MANILA, Philippines — The next president and local officials should be capable of dealing with the crunch in the expected internal revenue allotments (IRA) or budgets of local government units next year, even though they would be receiving more funds because of the Mandanas ruling, Sorsogon Gov. Francis Escudero said.

Escudero, who is eyeing a Senate seat in next year’s polls, said while the IRA that would be transferred to local government units mandated by the Supreme Court ruling would be doubled, these would not be enough to sustain LGUs due to the economic recession brought by the COVID-19 pandemic.
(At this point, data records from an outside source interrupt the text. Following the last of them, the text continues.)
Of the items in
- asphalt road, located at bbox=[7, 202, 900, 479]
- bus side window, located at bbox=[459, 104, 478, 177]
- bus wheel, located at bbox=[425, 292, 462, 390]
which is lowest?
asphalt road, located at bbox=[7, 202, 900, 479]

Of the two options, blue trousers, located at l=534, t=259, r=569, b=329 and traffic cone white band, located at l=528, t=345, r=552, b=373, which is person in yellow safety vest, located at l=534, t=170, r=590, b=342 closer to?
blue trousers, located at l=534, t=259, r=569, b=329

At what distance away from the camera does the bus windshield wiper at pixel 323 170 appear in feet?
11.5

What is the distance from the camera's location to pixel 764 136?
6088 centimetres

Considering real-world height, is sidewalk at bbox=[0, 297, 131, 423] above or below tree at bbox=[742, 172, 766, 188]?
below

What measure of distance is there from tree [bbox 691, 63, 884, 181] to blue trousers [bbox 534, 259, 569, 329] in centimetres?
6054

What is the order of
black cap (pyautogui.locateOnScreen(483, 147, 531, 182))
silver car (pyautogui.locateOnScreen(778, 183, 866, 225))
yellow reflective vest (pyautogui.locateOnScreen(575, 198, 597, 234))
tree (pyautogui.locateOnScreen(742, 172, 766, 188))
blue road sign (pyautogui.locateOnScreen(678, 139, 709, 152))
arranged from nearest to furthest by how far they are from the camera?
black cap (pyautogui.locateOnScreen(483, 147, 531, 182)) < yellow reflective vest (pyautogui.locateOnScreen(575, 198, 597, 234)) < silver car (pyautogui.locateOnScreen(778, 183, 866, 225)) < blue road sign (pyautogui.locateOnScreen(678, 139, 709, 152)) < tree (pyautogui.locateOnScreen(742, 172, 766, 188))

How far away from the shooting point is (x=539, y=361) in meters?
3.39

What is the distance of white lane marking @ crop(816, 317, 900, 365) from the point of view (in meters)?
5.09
“The IRA is computed three years prior (devolution), so when 2023 comes, that is based on the internal revenue of the government during the year 2020, which we all know was when the economy dropped by 15 percent,” Escudero told “The Chiefs” on Cignal TV’s One News the other night.
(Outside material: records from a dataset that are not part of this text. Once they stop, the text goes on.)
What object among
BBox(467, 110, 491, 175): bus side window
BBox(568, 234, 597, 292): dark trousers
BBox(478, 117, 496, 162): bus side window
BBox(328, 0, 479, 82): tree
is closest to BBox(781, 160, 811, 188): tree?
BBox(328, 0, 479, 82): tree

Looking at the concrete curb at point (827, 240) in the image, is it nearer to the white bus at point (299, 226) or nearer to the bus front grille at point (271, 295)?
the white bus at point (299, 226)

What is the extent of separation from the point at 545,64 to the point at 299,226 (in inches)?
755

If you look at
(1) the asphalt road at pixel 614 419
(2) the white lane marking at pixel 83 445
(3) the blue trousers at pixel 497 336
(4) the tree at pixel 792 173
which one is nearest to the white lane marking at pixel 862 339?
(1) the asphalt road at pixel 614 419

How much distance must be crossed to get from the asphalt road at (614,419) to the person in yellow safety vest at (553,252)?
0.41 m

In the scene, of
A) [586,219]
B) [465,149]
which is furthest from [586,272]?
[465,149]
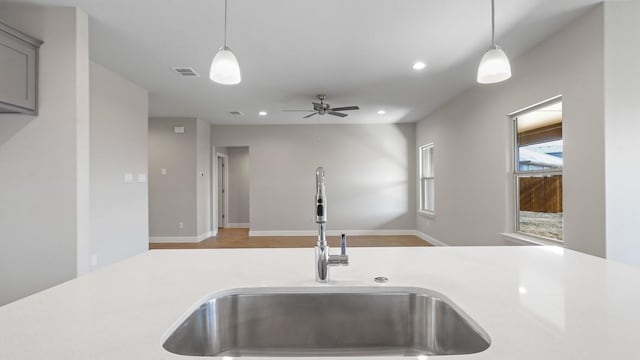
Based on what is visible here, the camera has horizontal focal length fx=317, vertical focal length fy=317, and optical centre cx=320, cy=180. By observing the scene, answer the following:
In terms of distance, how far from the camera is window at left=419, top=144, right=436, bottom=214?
22.5 ft

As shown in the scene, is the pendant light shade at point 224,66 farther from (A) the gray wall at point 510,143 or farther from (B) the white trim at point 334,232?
(B) the white trim at point 334,232

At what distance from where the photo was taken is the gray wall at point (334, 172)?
7383 mm

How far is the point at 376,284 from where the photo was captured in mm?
964

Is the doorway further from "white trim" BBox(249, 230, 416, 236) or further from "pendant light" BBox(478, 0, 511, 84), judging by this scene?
"pendant light" BBox(478, 0, 511, 84)

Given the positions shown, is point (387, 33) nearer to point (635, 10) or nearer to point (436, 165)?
point (635, 10)

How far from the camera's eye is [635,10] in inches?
94.5

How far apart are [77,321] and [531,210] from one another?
4.05 meters

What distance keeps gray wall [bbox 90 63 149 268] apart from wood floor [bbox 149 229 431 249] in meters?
1.82

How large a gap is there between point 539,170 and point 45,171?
4.60 metres

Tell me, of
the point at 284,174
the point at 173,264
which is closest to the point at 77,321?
the point at 173,264

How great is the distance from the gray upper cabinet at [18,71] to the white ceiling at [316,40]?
39cm

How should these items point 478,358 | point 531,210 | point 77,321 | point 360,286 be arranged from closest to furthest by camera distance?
point 478,358, point 77,321, point 360,286, point 531,210

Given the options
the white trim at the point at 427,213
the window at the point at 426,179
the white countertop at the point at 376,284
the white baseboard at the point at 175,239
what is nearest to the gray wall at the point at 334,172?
the window at the point at 426,179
“So when the Mandanas has elevated the IRA by the year 2022 by three percent, when 2023 comes, the IRA would be crashing by not lower than 15 to three percent based on some studies by the NEDA (National Economic and Development Authority), so the problem of the LGU and the next President is how are they going to address the needs of LGUs?” he added.

In 2018, the Supreme Court ruled that LGUs are entitled to a share of all national taxes and not just the national internal revenue taxes, which means local governments would see a dramatic rise in their budgets.

With this increase, the LGUs can take on some of the services only the national government can provide to constituents.

Escudero said if the national government is unable to train LGUs on how to spend the additional IRA they would be receiving next year, it’s possible that they would not be able to pay the salaries of tenured local government employees.

“Will the national government be able to borrow money to fill the inadequacies of the IRA? Are the LGUs being trained by the DILG (Department of the Interior and Local Government) or DBM (Department of Budget and Management) to tell them they should not spend their additional IRA in recurring expenditures because they might not be able to pay permanent employees come 2023?” he said.

“These are some of the things that presidential aspirants should be thinking about and preparing for because once they are seated, the budget call would have already been over,” he added.